第9章ー90
――……。
どれほどの時が流れたのか。
銀鏡の翼龍自身にも、もはや正確な年月は分からない。
百年か。
あるいは、数百年か。
確かなのは、あの死地から逃れ、自らを氷に閉じ込めてから、想像を絶するほどの時が経過しているという事実だけだった。
死を覚悟していたはずだった。
だが、彼は死ななかった。
分厚い氷塊の内部で、銀鏡の翼龍は今なお存在し続けている。
かつて人類の魔法によって砕かれ、焦がされ、内側から焼き尽くされかけた鱗も、ゆっくりとだが再生の兆しを見せていた。

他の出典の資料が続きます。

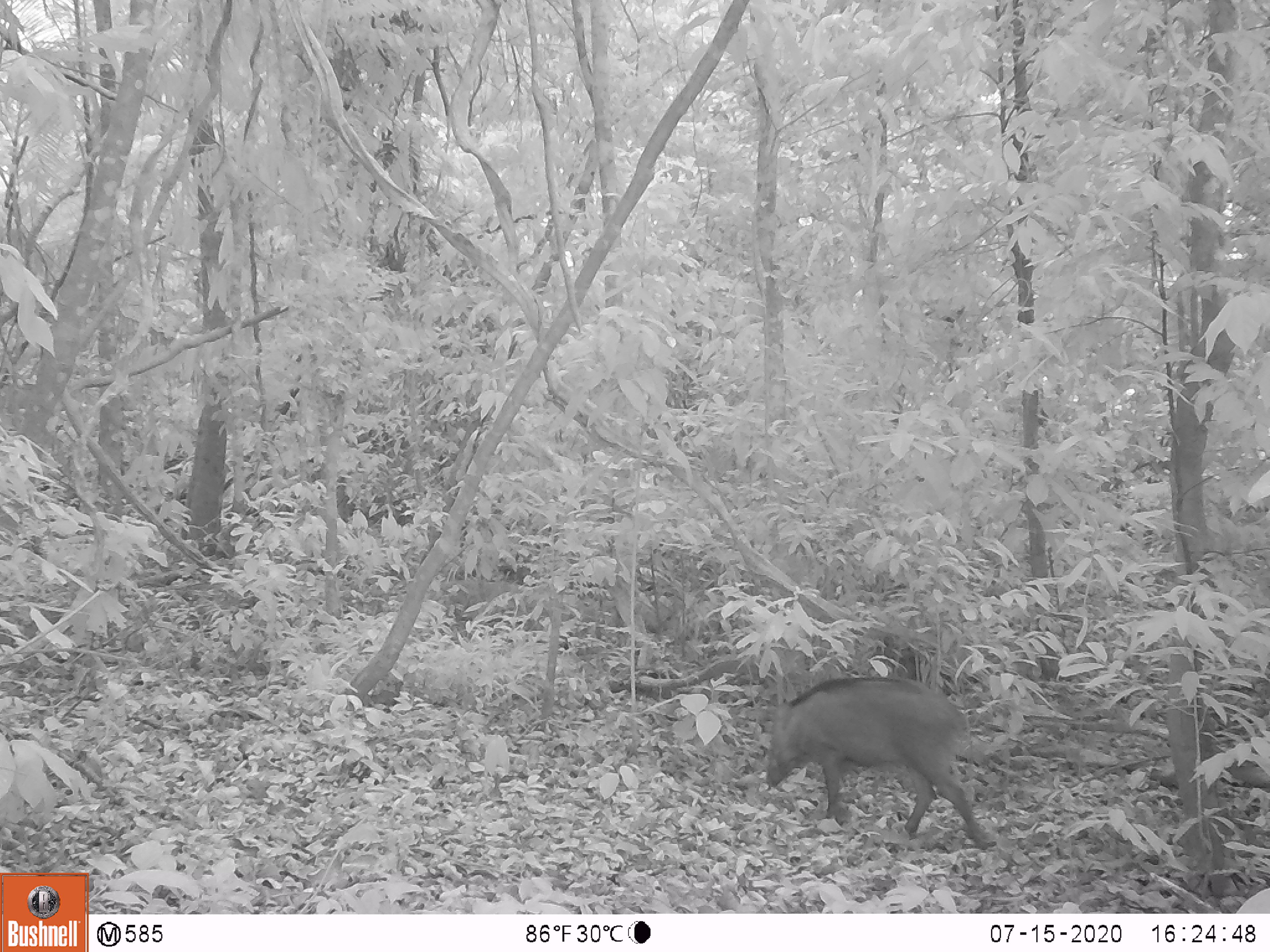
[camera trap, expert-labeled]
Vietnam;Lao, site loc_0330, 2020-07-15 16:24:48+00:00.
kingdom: Animalia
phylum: Chordata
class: Mammalia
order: Artiodactyla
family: Suidae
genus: Sus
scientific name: Sus scrofa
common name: eurasian wild pig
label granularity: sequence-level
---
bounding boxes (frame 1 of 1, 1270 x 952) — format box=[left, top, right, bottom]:
eurasian wild pig: box=[766, 676, 988, 849]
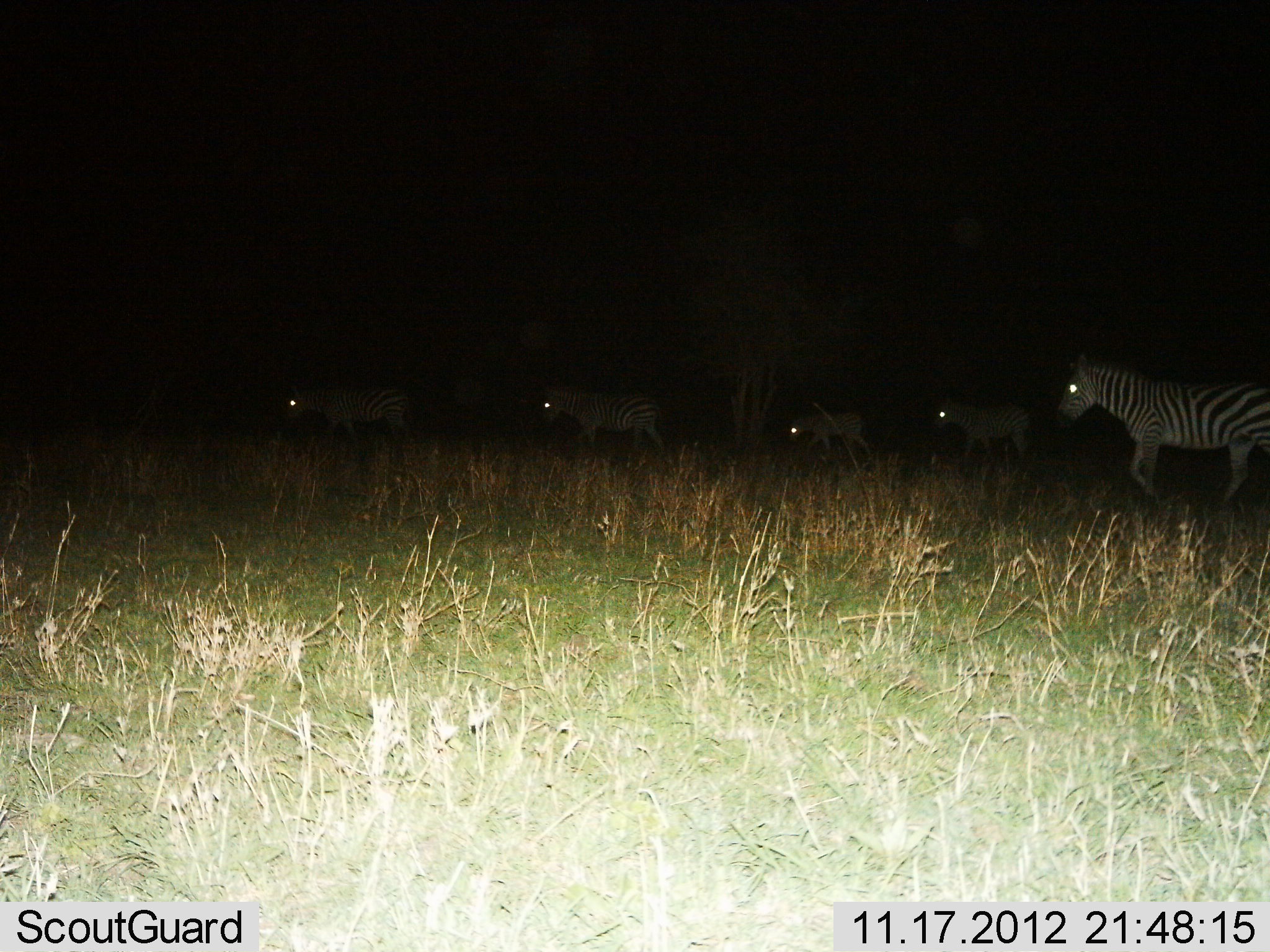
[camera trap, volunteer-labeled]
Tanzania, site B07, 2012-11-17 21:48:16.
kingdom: Animalia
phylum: Chordata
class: Mammalia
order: Perissodactyla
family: Equidae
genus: Equus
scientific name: Equus quagga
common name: plains zebra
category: zebra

体内を巡る魔力の流れも、完全ではないものの、確実に安定を取り戻しつつある。
――生きて、いる……のか。
だが、それは決して「自由」を意味しなかった。
氷は依然として彼の身体を完全に封じ込めている。
翼も、爪も、尾も、何一つ動かせない。
ただ、意識だけが――
徐々に、確かに、目覚めていた。
――あと……どれほど、待てばいい。
瞬きだけが、彼に許された唯一の行動だった。
視界の端で氷の結晶が反射する微かな光を捉えながら、彼は思考を巡らせる。
生き残った。
だが、このままでは意味がない。
ここから動けなければ、死と何が違うというのか。
いや――違う。
死よりもなお、残酷だ。
終わりの見えない拘束。
世界から切り離されたまま、ただ時間だけが流れていく。
――どうにか……この場から、抜け出さねば。
だが、策は浮かばない。
魔力はまだ不完全。
氷は自らの力で作り上げたが、同時に己を閉じ込める檻となっている。
考えれば考えるほど、出口は見えず、思考は堂々巡りを繰り返す。
そんな時だった。
「――ほお? 其方が噂の龍というものか?」
――ッ!?
突如として、氷海が赤く染まった。
氷の内側から、じわりと滲むように広がる、異質な赤。まるで血の海のようであった。
同時に、はっきりとした「声」が響く。
――誰だ?!
驚愕と警戒で、銀鏡の翼龍は反射的に瞬きを繰り返す。
だが、顔すら動かせない彼には、周囲を見渡す術がない。
声は確かに存在する。
しかし、視界のどこにも生物の姿は映らない。
「そう身構える必要はない。私は、貴様に危害を加えるつもりは一切ない」
落ち着き払った、不思議な声だった。
威圧も敵意もない。
だが同時に、圧倒的な“格”の違いを感じさせる。
――姿を現せ。
視線を左右に動かしても、何もいない。
背後は岩盤、足元は氷。
気配すら、感じ取れない。
この異様な状況に、彼は悟る。
――人族では、ない。
こんな芸当、人類に到底できるはずがない。それだけは断言できた。
氷を赤く染め、存在を示さず、直接意識に語りかけるなど――。
では、一体、何者なのか。
疑念と警戒が渦巻く中、同時に、抑えきれない好奇心が芽生える。
――……貴様は、一体、何だ。
長い沈黙の後、声の主は、どこか楽しげに息を吐いた。